Williams said the technology is based around “the whole notion of spatial search,” which he said has been difficult to do for tourism purposes with existing technologies.

For example, if someone planned to drive from Boise to Sandpoint as part of a two-week family vacation, he said, “The big question would be, what kind of amenities and places are there to stay along that route? Well, you can’t Google that. You’d have to know the names of the cities that you’re going to want to be in. So what we’ve done is created a way for somebody to virtually drive along that route, and be able to see those locations and attractions and put the trip together.”

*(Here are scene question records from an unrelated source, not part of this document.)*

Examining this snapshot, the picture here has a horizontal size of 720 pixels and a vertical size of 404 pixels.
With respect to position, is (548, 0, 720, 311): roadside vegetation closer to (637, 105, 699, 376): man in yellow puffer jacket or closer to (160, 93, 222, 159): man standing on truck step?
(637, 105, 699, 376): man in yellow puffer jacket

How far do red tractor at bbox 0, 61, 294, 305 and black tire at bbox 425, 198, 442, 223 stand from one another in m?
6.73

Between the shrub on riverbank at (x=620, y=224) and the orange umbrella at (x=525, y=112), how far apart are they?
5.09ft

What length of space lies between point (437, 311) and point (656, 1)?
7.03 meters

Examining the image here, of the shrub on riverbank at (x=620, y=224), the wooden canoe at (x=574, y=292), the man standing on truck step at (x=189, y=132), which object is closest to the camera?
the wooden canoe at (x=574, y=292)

High-definition aerial photography is the basis for the 3-D tours, and the Idaho project got a big boost when Avista Corp. donated valuable aerial photography of North Idaho to the state. “It’s something that we do regularly … to map our service areas,” said Avista spokeswoman Anna Scarlett, “so we already had it. If the state had to go out and do it themselves, it would probably cost them over $100,000 to do it.”

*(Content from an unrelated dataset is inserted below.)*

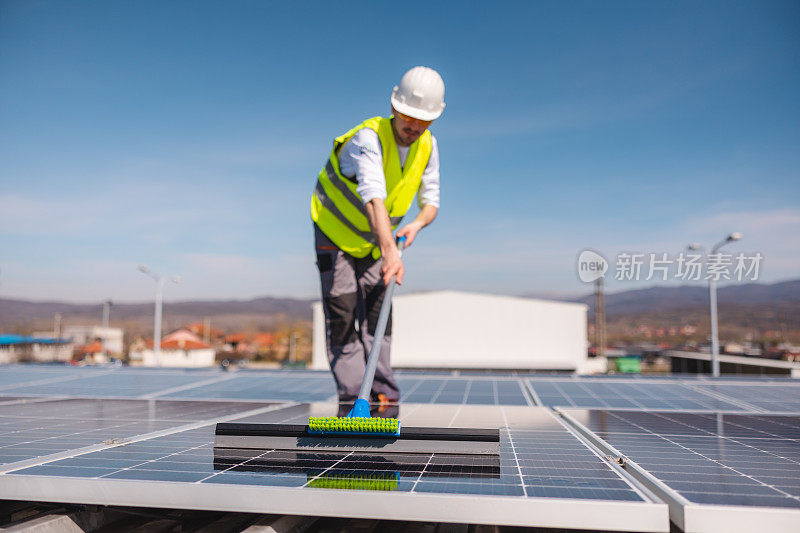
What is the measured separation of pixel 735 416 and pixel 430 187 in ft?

The system also incorporates tons of data, from 30,000 “points of interest” to 400 boat launches to 17,000 miles of hiking and biking trails. All are indexed into the aerial photography through GPS and other locating technologies.

The system, dubbed SiteSeer3D Gold, doesn’t cost the state anything.

Instead, the Sandpoint firm hopes to make its money by persuading tourism-related businesses on the system to pay for the right to upload their own logos, photos, Web site links and more onto the virtual aerial map, as well as the right to have the mapping system for their own use in promoting their businesses.

For now, GeoData is offering Idaho businesses a free 90-day trial of the system; attractions from the Coeur d’Alene Resort to Schweitzer Mountain Resort to a mining museum in the Silver Valley are trying it out.

“There’s never been the ability for somebody nontechnical to go in and build a 3-D map like we do within minutes,” Williams said.